Count the lines in the records below that contain the word "building". Give only the number.

Data to use:
_ _ _ _
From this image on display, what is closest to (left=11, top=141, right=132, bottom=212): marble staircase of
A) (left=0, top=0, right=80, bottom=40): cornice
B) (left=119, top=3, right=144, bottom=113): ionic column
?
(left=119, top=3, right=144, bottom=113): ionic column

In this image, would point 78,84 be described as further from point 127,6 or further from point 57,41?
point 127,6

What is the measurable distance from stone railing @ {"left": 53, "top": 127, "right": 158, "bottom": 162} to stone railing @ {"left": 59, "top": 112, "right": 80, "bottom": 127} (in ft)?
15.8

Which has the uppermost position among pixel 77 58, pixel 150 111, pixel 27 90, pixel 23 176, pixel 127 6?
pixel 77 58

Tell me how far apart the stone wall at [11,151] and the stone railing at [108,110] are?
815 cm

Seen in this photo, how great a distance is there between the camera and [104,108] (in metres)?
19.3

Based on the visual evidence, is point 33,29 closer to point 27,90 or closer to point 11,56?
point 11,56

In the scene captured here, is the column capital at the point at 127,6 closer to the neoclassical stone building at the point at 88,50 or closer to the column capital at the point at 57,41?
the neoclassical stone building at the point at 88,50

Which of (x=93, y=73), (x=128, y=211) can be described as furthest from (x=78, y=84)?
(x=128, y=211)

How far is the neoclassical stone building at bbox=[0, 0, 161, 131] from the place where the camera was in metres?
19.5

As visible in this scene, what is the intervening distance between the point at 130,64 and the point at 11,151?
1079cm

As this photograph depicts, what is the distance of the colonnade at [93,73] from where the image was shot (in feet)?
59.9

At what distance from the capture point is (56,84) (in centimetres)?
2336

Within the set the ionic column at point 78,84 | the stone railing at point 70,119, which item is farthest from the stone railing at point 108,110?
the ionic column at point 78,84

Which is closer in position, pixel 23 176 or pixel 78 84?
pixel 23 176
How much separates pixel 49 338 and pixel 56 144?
_ _ _ _
Reply: 3